第82話 納品所ではお静かに

『ふぇ〜、帰り着いたぁ。』

『思ったより大変だった…』

『デカいの2匹に絡まれたからねー』


 這々の体で輸送車に帰り着いた私たちは、各々の体に取り付けられたカーゴコンテナを下ろして荷台に放り込んだ。


 コンテナ自体も借物なので、変に中身を出し入れするより、丸ごと受け渡した方が傷防止に好都合なのだ。


 自動運転システムをオンにして、最寄りの納品トロッコ駅まで車を走らせる。


『なんか最後普通に強行突破しちゃったけど、あれ結局どうすんのが正解なの?ツバサあの状況になった事ないから、分かんなかった。』


『うーん、1体ずつだったら視線切りながら撒くかなー?今回は飛ぶ奴が居たから、それは無理だったけど。』


 確かに、あの歩行型だけなら、無理に戦う必要は無かっただろう。

 ぶっちゃけ狩っても割に合わないし。


 生体ガーディアンの死骸も一応、金になりそうな部位は切り出して持って来たが、今回の買い取り指定品目には入っていないため、金額に期待はできない。


:いや、普通はノータイムで逃げるんだわ

:誰も退こうとしないのマジバーサーカーwww

:実は結構あぶない状況だった感じ?


『今回みたいな場合は、敵を避けて大回りするのが安全だけど、配信中に変わり映えしない風景をゾロゾロ並んで歩くのもなんだしねー』


 撮れ高よ、撮れ高。と語る揚戸様を見ていると、チャッピーの言葉にも幾ばくかの信憑性を感じられる。


 あいつも隙あらば引っ掻き回して面白い画を作ろうとするからな…


「フヒヒ、ごめん、ごめん。ハルたん何だかんだで乗ってくれるから、弄り易くてさー」

「お、喧嘩か?」


 いかん、無視だ無視!

 おそらく揚戸様も炎城様と同じく、配信好きが高じて、魅せるための探索を追求し始めたタイプなのだろう。


:はぇー、生配信って大変やね


 コメント欄のリスナーも感心している。

 そうそう、結構色々と考える事があるんよ。


『さてさて、帰り道ちょっとトラブったけど、チビっこたちは初めてのエアポケどうだった?』


 揚戸様がまとめに入る。

 慣れた探索者になると、複数のエアポケットをハシゴしたりもするらしいが、流石に未経験者のお嬢様に来た案件で、そこまでは求められなかった。


『やつざきは今回の事で、ダンジョンって生きてるんだなーって改めて思いました。貴重な資源を未来に残して行けるよう、これからも大切に探索したいと思います。』


:おかしいな?やつざきが清楚に見える

:狩人目線だからこう言う所は真面目だよな

:やつざき、高額パーツ欠乏症にかかって…


『そうですねー、エアポケットの中は色んな物の動きがゆっくりなので、化石探しみたいで楽しかったです。
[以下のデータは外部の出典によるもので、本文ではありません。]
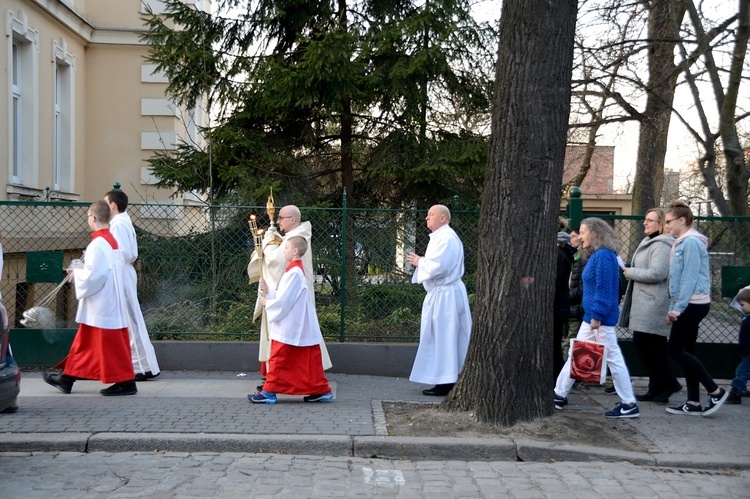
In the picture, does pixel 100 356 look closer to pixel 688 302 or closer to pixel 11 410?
pixel 11 410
配信外で一度ゆっくり調べてみたいですね。』


:化石探し分かるわ

:普段は起きないことが起きるよね

:ベノちゃんて配信外でも結構潜るのん?


 確かに、私も普段とは全く異なる環境に触れる事ができて勉強になった。

 お嬢様はマルチに活動されているが、本質的には狩人だ。

 状況対応の引き出しは多ければ多いほど良い。


『ツバサも久しぶりで楽しかった〜、4期生とも初絡みできたし。2人とも思ったより大分濃かったわwww』


 はい、よく言われます。

 なんか先輩方と会う度にやべー奴認定されるんだけど、ひょっとして4期生ってそう言う人材が集められてるんだろうか?
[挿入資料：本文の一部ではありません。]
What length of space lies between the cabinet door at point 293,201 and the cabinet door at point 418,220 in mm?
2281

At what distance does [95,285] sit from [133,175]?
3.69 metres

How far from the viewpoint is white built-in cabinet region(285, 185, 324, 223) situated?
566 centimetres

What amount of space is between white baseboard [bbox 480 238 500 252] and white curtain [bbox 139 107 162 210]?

 一応、コンセプトは最強って事でお話伺ってたんですけども…

 

 わちゃわちゃ感想を言い合っているうちに、輸送車の自動運転システムが目的地への到着をアナウンスして来た。


 あとは、トロッコ駅の呼び鈴を鳴らして、待機している無人車両に荷台の中身を引き取って貰えば、今回の仕事は完了だ。


『いつも思うんだけど、このトロッコ駅の開口部って、中から何か飛び出して来そうで怖いよねぇ。』


 怖い事言わないで下さい!


――――――――――――――――――


「映像記録はこれで全部か。」


 貸与したカーゴコンテナ4基分の防犯カメラ映像を全てチェックし終えて、アルウェンは一度大きく伸びをした。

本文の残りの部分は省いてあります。